Kandhamal’s famous turmeric was one of the fire’s victims. “This turmeric cultivation requires mulching with leaves of sal tree,” Namajhini informs. “This process was compromised in 2015 since most of the trees were burnt, and we had to travel to a different forest to get them.”
“The animals and birds who live in our forests also suffer in the fires,” says Dhaneshwar Sahoo, a resident of village Daringbadi in the Kandhmal who works with NGO Jagruti in Odisha. Daringbadi’s forests spread across 22,000 hectares.
Other economic activities are also hurt. Fires destroy the smaller plants and saplings in the forests, impacting those who raise livestock.

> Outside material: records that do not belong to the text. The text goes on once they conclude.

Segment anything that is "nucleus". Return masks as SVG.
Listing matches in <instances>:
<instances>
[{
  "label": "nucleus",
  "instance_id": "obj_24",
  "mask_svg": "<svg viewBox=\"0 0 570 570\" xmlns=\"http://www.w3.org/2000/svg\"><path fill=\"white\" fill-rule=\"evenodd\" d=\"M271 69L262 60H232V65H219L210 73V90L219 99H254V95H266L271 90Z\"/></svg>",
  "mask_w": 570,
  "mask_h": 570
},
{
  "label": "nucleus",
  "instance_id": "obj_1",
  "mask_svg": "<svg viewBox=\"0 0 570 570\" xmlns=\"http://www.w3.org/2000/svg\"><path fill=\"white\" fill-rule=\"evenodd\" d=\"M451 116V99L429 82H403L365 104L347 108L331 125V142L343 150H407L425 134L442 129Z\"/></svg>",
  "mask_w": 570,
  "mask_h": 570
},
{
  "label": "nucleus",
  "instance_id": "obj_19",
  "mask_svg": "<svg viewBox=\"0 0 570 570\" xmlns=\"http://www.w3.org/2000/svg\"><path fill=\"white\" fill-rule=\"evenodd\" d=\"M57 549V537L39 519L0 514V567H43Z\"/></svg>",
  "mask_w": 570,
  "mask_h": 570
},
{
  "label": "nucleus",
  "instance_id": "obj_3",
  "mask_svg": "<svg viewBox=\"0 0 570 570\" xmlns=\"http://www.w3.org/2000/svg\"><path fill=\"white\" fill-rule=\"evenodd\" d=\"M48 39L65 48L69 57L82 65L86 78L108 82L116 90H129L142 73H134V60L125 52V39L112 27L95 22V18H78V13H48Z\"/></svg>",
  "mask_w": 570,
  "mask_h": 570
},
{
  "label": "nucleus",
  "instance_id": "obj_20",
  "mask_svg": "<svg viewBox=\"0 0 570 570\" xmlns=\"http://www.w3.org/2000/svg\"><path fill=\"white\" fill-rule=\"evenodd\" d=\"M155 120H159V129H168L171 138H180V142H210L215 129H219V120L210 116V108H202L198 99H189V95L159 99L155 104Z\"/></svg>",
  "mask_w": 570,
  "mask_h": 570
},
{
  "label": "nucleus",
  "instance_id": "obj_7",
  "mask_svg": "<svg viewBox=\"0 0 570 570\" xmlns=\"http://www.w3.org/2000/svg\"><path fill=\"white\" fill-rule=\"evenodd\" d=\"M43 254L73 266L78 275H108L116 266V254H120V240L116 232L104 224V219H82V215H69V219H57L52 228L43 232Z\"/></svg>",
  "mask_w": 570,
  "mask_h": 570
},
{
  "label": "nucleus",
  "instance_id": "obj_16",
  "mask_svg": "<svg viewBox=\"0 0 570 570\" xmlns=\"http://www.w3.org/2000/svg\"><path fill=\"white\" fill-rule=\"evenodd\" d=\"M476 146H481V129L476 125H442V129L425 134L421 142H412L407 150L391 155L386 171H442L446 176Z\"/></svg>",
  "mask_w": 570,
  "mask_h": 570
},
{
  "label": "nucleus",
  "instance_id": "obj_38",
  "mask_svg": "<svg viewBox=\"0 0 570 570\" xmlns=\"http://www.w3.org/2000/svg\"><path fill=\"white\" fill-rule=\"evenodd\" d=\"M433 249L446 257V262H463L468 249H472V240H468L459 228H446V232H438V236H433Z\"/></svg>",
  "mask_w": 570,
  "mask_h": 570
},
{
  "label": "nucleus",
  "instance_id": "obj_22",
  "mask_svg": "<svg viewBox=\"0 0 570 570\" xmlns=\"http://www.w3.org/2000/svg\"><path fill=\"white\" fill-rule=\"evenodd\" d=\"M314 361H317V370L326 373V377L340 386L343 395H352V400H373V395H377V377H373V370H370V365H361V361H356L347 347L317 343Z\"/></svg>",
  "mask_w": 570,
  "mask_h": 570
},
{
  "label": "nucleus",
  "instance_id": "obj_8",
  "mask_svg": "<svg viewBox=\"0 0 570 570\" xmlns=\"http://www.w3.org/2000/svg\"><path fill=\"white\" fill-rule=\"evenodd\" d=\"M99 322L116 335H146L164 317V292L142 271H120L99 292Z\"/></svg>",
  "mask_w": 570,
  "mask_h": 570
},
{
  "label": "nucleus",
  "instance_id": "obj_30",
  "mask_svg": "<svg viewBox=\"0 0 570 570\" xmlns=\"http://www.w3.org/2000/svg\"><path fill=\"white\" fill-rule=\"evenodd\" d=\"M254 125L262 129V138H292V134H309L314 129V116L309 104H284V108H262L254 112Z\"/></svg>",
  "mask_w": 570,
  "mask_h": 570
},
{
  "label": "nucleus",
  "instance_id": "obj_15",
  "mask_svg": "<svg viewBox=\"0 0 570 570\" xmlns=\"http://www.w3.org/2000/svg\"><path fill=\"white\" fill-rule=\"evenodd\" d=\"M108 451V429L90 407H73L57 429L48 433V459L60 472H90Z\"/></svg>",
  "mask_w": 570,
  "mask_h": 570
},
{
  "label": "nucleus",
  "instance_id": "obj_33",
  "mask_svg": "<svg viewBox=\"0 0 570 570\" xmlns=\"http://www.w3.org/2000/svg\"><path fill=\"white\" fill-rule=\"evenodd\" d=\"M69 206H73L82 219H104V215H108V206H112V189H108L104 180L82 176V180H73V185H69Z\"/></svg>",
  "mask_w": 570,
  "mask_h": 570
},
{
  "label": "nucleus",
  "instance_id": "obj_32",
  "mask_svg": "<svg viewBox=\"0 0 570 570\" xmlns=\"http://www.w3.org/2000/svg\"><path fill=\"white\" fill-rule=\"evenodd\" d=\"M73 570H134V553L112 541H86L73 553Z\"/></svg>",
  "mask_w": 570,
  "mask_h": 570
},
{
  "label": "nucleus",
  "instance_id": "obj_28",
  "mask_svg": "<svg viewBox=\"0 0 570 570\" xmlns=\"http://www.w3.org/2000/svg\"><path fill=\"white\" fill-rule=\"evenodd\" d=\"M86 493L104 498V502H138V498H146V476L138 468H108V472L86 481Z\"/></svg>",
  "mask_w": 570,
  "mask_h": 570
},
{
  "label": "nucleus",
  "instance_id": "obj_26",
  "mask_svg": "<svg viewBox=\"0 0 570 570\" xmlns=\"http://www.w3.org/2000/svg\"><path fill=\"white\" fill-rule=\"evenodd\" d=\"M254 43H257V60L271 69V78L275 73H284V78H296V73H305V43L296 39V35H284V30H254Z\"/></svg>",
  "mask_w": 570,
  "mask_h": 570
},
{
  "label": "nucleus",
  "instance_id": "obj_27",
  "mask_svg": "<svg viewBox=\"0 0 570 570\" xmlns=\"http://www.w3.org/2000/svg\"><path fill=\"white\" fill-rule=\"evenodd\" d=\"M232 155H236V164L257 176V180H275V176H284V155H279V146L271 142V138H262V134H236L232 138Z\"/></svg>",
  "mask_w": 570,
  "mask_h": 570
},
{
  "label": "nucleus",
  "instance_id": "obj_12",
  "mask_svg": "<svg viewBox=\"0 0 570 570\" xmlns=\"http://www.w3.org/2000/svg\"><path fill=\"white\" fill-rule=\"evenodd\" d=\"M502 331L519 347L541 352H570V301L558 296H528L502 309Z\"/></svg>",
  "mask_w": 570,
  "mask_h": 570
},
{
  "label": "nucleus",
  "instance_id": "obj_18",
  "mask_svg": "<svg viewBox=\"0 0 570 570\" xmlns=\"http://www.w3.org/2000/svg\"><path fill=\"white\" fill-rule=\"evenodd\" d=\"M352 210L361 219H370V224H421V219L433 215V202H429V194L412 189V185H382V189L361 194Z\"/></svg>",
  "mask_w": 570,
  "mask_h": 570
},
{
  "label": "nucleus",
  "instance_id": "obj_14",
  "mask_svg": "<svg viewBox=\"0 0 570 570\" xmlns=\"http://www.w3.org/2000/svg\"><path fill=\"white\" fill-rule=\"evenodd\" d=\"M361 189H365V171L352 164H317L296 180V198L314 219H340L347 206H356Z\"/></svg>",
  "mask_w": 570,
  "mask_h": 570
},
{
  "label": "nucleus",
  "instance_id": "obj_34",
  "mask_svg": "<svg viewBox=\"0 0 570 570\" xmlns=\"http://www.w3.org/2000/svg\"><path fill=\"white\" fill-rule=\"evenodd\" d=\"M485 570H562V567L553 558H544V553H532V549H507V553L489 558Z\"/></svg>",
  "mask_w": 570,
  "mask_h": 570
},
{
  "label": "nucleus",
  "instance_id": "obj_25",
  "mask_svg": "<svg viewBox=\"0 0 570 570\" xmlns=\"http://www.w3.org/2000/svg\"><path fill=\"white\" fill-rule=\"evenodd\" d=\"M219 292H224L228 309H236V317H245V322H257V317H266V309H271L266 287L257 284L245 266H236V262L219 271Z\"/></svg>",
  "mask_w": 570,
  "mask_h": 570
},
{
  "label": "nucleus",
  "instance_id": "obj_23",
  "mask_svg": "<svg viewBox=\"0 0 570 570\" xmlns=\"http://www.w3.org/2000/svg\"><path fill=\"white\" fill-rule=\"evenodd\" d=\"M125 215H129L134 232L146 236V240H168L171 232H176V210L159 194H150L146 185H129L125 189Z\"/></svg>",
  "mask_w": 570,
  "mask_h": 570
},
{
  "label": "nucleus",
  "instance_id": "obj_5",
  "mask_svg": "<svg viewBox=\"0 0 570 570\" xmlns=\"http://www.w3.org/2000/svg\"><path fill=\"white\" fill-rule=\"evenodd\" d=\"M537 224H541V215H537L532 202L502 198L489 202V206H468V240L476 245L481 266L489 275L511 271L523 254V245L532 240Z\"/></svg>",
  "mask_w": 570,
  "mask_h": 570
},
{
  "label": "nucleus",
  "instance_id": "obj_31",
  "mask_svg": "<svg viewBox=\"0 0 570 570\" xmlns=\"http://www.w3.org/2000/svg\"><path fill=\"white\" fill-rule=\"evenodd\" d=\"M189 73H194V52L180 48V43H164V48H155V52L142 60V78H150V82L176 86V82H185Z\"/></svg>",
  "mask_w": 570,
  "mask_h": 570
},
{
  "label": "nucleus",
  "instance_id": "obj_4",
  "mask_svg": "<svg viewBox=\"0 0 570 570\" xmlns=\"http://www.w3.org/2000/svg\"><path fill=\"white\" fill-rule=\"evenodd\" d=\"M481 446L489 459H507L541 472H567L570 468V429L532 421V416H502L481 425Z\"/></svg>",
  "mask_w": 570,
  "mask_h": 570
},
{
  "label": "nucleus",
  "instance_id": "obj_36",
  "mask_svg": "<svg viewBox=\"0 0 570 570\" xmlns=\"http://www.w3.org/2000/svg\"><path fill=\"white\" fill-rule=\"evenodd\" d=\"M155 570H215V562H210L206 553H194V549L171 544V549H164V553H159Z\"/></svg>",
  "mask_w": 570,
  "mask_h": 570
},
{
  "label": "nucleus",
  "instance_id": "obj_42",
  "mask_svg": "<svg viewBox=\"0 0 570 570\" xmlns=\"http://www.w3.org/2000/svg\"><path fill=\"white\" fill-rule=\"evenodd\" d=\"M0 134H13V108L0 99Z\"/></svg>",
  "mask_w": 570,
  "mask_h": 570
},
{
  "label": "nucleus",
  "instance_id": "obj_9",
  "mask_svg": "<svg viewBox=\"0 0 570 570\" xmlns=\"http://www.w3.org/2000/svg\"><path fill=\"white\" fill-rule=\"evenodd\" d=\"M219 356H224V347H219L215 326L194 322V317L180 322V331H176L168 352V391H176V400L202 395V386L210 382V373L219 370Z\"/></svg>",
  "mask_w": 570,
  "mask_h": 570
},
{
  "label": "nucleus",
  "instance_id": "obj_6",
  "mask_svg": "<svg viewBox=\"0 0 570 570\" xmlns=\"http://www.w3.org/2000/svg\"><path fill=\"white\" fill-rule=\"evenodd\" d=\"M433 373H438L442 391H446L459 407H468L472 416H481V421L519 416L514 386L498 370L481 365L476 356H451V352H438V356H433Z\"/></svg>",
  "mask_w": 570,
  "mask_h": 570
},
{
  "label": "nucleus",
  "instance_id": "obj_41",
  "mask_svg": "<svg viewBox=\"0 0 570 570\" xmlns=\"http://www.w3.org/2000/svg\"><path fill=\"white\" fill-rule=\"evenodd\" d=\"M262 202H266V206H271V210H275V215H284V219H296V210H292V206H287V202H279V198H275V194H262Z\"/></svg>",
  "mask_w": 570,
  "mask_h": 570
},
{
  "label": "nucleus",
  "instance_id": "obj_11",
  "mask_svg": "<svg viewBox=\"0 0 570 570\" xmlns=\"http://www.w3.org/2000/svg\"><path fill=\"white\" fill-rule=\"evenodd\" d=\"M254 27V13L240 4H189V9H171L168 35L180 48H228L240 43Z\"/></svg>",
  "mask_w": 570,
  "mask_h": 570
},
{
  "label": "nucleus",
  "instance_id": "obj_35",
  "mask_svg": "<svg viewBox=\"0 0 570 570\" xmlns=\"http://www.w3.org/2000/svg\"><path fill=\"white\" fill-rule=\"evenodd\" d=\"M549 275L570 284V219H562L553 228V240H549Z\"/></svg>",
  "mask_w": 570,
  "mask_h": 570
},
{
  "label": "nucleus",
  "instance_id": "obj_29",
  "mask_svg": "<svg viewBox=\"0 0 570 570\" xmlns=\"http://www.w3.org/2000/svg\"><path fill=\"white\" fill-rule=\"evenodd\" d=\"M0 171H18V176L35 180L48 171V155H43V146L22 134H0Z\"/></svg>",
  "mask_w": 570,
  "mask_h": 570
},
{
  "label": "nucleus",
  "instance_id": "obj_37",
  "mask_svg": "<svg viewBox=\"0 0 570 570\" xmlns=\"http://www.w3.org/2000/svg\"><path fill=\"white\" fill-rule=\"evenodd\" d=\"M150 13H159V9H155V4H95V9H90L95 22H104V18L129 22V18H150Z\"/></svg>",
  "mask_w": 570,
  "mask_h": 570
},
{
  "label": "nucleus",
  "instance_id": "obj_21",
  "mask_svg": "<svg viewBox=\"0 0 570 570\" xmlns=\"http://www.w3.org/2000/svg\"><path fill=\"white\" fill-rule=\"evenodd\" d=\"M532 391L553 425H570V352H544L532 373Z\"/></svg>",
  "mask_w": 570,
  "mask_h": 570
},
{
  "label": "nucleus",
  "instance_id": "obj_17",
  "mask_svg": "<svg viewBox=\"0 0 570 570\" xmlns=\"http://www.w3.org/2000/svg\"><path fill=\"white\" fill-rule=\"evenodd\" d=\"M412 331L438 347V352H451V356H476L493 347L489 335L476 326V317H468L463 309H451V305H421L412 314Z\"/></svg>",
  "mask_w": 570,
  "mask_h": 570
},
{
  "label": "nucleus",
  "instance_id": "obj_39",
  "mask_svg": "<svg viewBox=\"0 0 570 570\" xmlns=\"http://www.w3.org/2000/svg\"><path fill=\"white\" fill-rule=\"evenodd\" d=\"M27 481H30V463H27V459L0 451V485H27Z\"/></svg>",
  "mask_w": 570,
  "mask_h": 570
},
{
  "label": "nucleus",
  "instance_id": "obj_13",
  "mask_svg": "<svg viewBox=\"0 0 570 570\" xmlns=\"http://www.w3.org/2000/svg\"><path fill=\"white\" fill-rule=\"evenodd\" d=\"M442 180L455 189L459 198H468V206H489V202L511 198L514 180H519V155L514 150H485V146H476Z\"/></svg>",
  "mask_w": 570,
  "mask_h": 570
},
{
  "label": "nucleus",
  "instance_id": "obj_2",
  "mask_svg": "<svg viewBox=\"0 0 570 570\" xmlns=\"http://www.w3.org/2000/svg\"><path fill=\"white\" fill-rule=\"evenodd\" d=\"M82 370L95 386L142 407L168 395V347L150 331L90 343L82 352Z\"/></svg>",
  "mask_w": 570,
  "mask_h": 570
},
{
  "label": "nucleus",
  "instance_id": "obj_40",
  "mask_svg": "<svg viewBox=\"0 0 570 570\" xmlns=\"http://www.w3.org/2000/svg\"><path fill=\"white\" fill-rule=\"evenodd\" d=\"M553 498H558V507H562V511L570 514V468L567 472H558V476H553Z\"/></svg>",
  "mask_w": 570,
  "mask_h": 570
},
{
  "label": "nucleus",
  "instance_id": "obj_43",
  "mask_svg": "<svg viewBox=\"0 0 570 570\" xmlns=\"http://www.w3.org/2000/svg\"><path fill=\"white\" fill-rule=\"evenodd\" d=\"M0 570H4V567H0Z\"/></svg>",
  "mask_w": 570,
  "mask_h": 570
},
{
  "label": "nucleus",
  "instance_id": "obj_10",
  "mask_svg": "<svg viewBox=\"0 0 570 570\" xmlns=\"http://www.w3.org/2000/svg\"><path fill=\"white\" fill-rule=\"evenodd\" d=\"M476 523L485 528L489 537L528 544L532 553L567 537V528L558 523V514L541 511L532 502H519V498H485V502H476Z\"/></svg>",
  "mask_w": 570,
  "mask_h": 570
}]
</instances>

Namajhani, who owns 50 goats, knows that very well. “Rearing my goats is my major source of income, after the forest fire in 2015, they had very limited fodder to graze upon,” she says.
But this year, even as much of Odisha’s forests burned, Budhabhyapari and Daringbadi saw no forest fires. Climatic conditions apart, this village has something unique preventing forest fires: efforts by a group of women.
By the onset of February, the forest floor is covered with dry leaves about 2-3 inches high. “We divide patches of forests, and clear out the dry leaves from the forest floor, creating fire lines, explains Namajhini, who also participates in the process. “The dry leaves on the floor ignite easily,” she continues.
“Clearing them out in lines ensures that even if the forest catches fire, it would not move from one part of the forest to the other,” Dhaneshwar adds on. The women-led group also patrols the forests regularly to catch the fire at its earlier stage.
These efforts have gained momentum in the last 5 years. One of the factors behind this gear change was initiating the conversation on legal ownership of forests. In 2006, the Central Government passed the Forest Rights Act to ascertain the rights of the communities that depend on forest land. Through an intensive procedure, it legally places the ownership for the forests’ use, management and protection with the communities.
“After villages started filing their claims for rights under FRA, we saw that instances of fire became fewer by 70-80%”, says Sushant Dalai, who is with Vasundhara, an NGO working with local communities in Odisha on FRA.
In 2008, Namajhini held a meeting in her village. She discussed the need of this historic act which could shift the responsibility and ownership back to the community, from the tight hold of the Forest Department. Then, they formed a 15-member ‘Forest Rights Committee,’ of which she’s a member.
In 2015, the committee filed claims to receive ownership for the common forests of the village. The process is still ongoing.
In the meanwhile, the committee has kept up the debate about protecting forests. Last August, they planted more than 5000 indigenous trees with support from the Forest Department.
“At the beginning, it took a lot of convincing to get everyone to start protecting the forests,” says Namajhini. This was particularly difficult since many tribals cut down Sal and Teak trees of the forests to sell. “But now, the committee meets every month. Most people in the village now support us to protect the forests, including the efforts to prevent the fires.”
By making these forests their “own”, legal recognition of their rights under FRA would keep the momentum behind such conservation efforts.